Ela pensou em desistir, mas foi apenas aos 39 anos que se sentiu livre pela primeira vez

Clarice (Foto: Arquivo Pessoal/Clarice Fortunato)
São Paulo (SP) - Desde que nascemos, somos perpassados por nossas vivências, nossa realidade e experiências. Cada um vive de acordo com o próprio local, reproduz tudo aquilo com que teve contato ao longo da vida e fala a partir da sua estrutura.

Isso significa que, a partir do que experienciamos, temos o nosso lugar de fala, propriedade para falar sobre tudo aquilo que nos tangencia, sendo crivados pela própria realidade.

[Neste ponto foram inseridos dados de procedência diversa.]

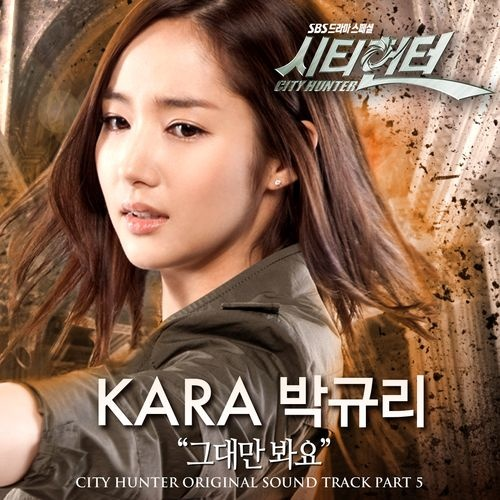 """Gyuri's First Solo """"Look Only at You"""" for """"City Hunter"""" OST"""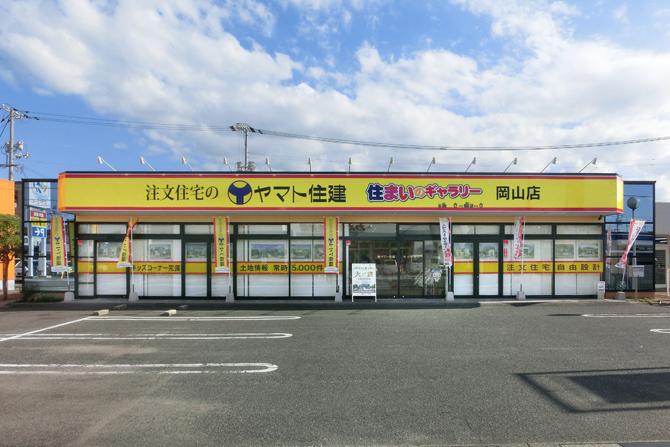 住まいのギャラリー岡山店 2018年8月オープン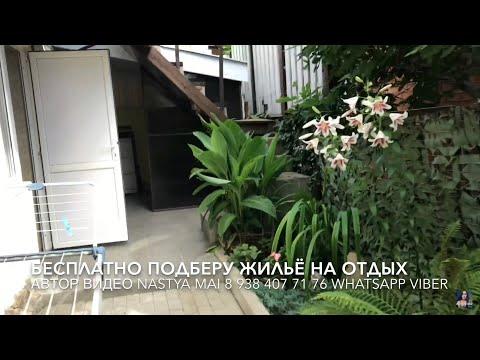 Дешевый Частный сектор Геленджик 2018 Севастопольская 48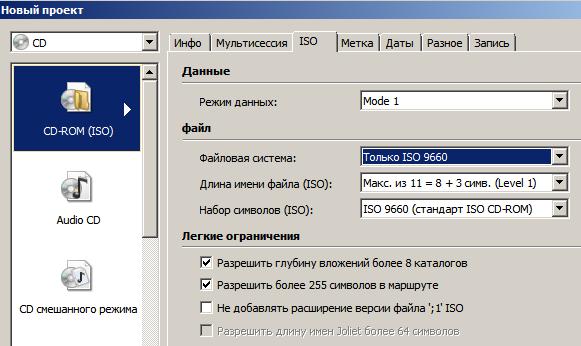 phoenixtool 259 скачать-1-1
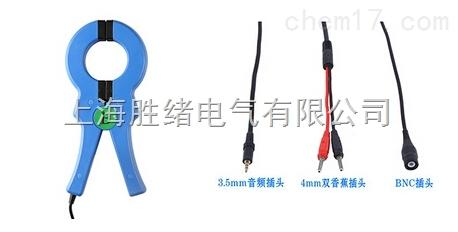 SX020交流钳形电流传感器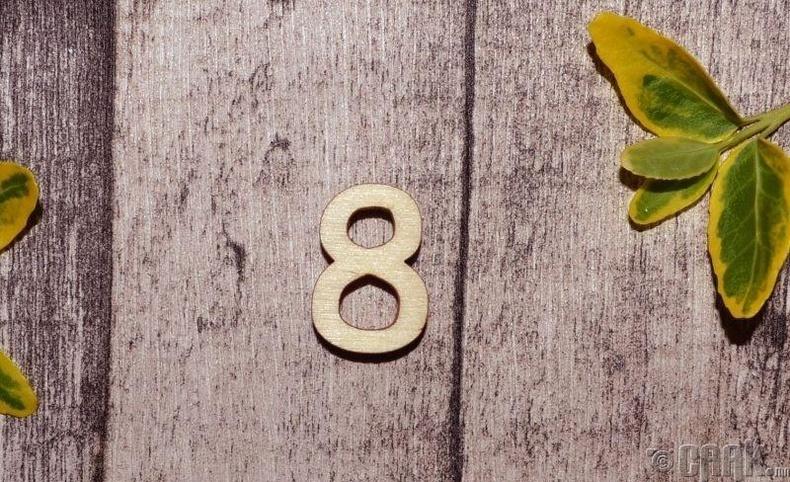 8-ын тоо үргэлж таныг дагаж байна уу?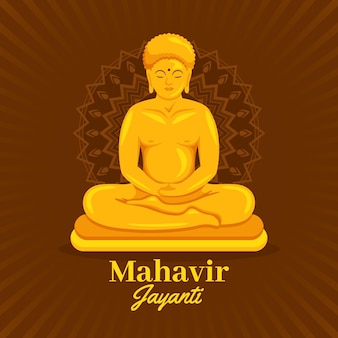 Detailed mahavir jayanti illustration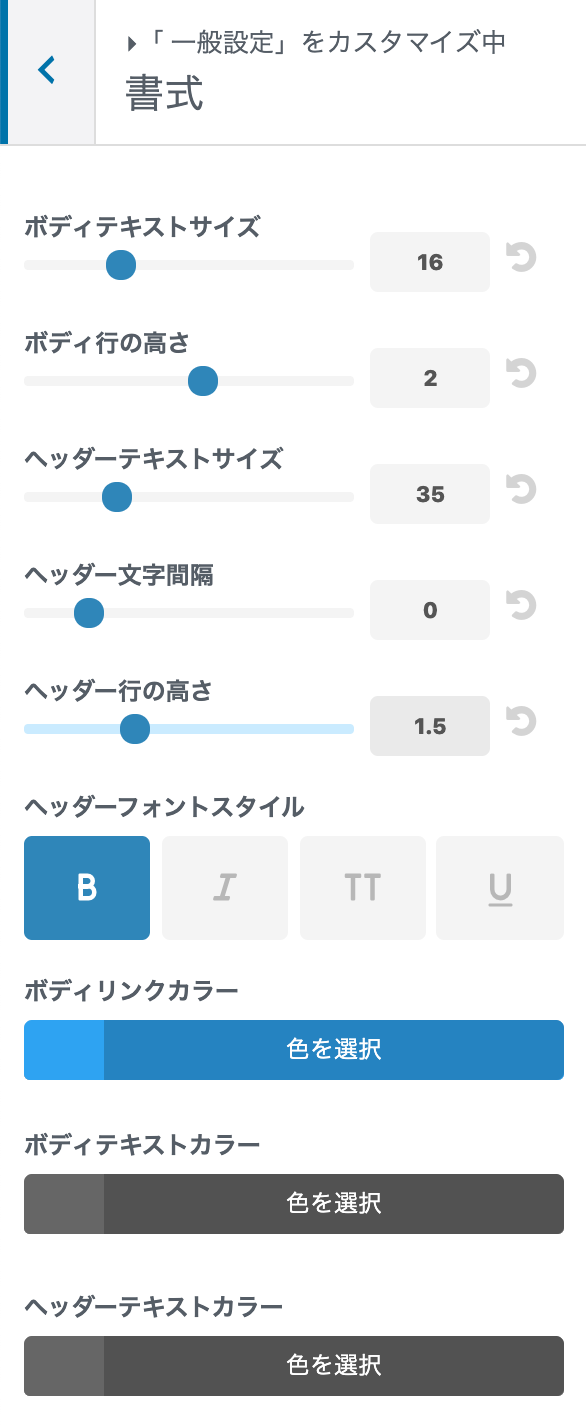 Divi テーマカスタマイザー 一般設定 書式 1
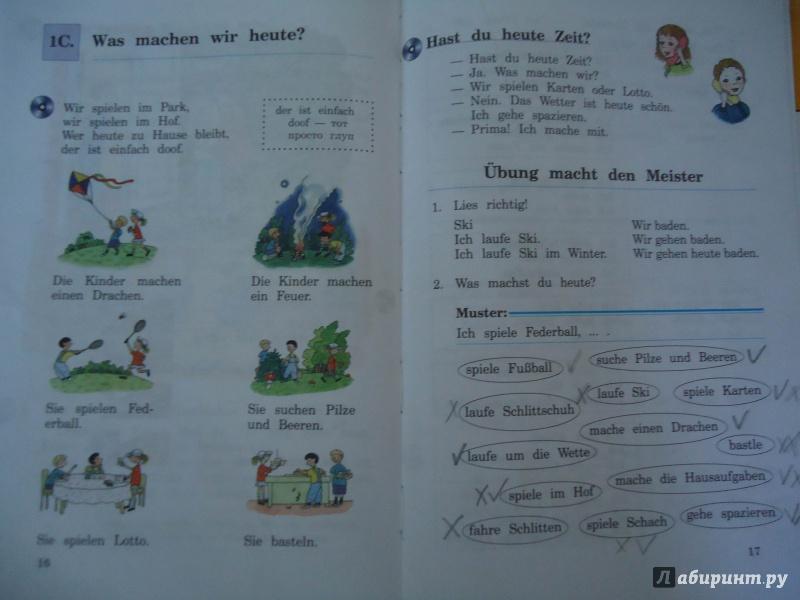 Гдз По Немецкому Языку Гальскова Учебник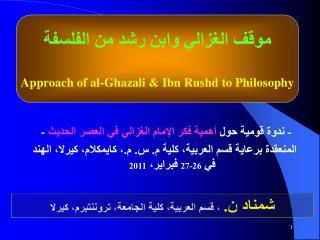 - ندوة  قومية  حول  أهمية فكر  الإمام الغزالي  في العصر الحديث  -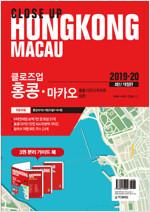 클로즈업 홍콩.마카오 (2019-20 최신개정판)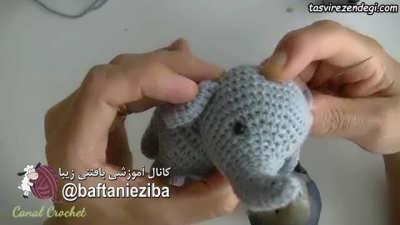 آموزش بافت عروسک فیل زیبا
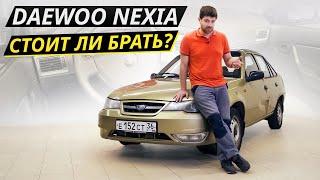 Автомобиль по цене смартфона.  Daewoo Nexia | Подержанные автомобили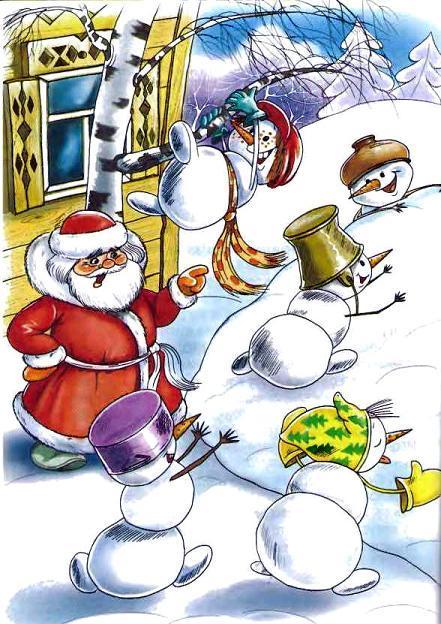 снеговики и дед мороз
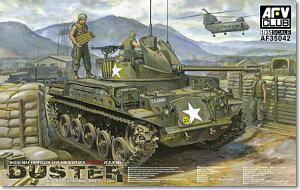M24A1 自走高射機関砲 ダスター 後期型(ベトナム戦争) 1/35 AFVクラブ FV35042【予約:2012年...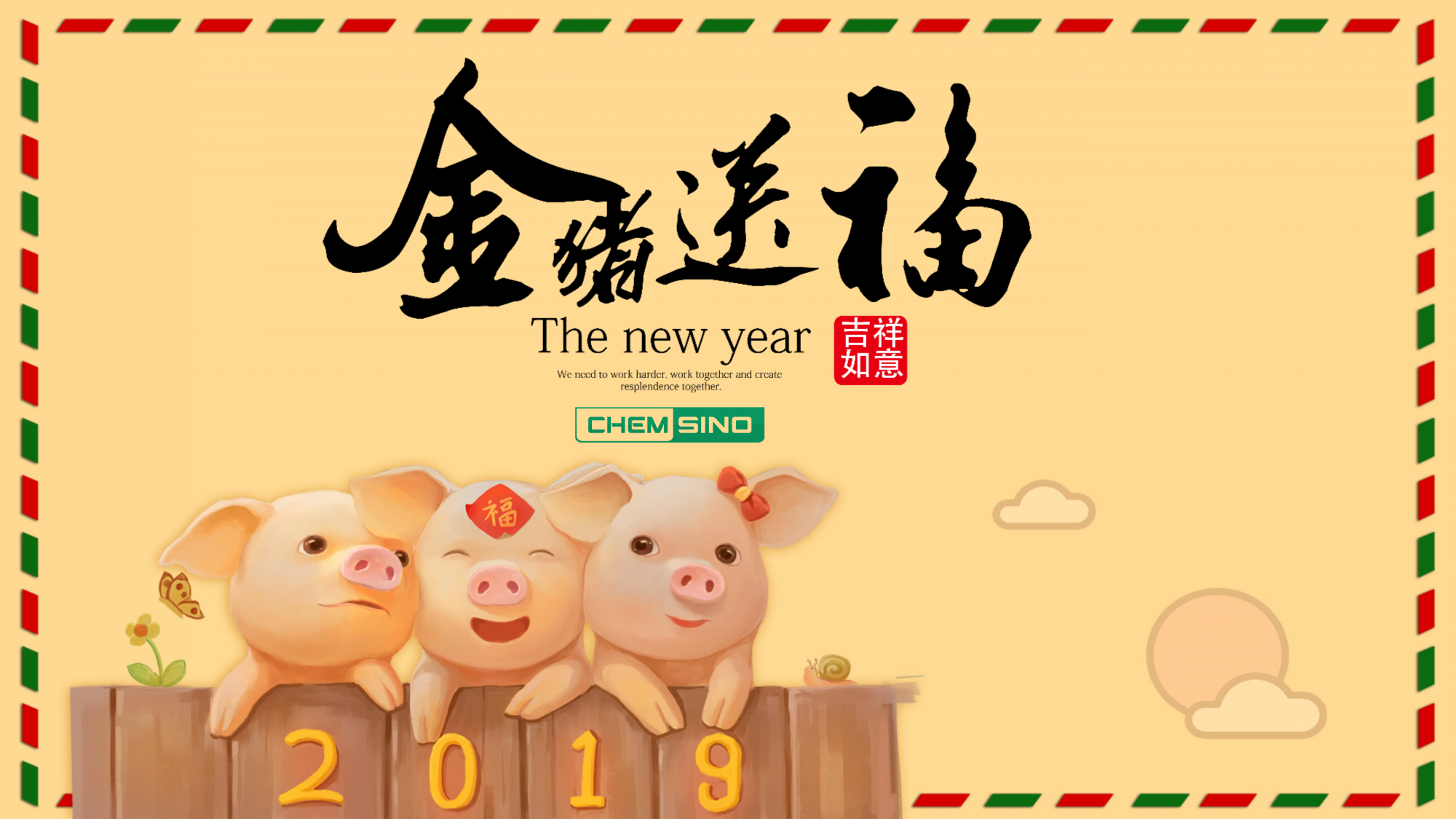 Announcement about Chinese New Year Holidays
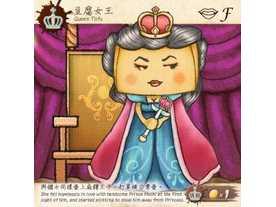 とうふ王囯 / 豆腐王國の画像
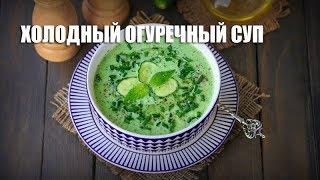 Холодный огуречный суп — видео рецепт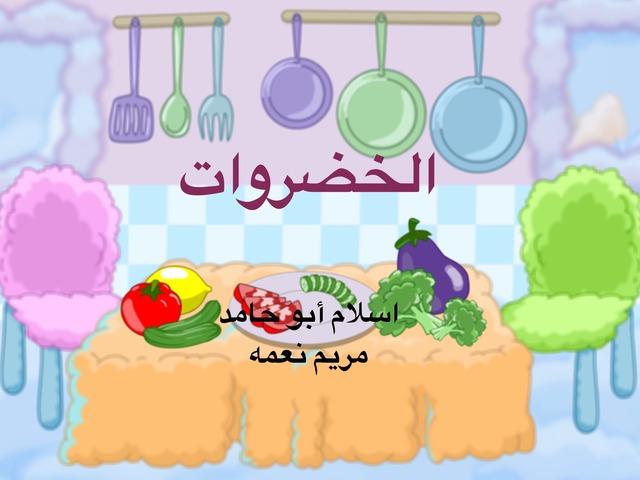 الخضروات by Islam abu hamed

Clarice Fortunato nasceu em uma fazenda no Paraná, local bem simples, sem eletricidade, sem banheiro dentro das instalações que ela dividia com 12 irmãos. O pai trabalhava para o dono do lugar. Seus pais fugiram da Bahia. Quando ela tinha apenas 5 anos, ele disse que ia à cidade, e nunca mais retornou. No primeiro momento, ninguém achou estranho, já que era comum ficar até uma semana por lá.

Depois de algum tempo, a família encontrou as roupas do pai e o relógio, que nunca saía do seu pulso, escondidos perto de um rio. A mãe ficou muito impressionada, e foi à delegacia fazer a denúncia, informando que o marido havia desaparecido.

Os policiais conversaram com os fazendeiros, e depois informaram que não começariam as buscas naquele dia porque estavam sem o material adequado. No dia seguinte, o dono da fazenda mandou aterrar o tanque. Indignada, a mãe foi pedir explicações, e isso fez com que fossem expulsos das terras.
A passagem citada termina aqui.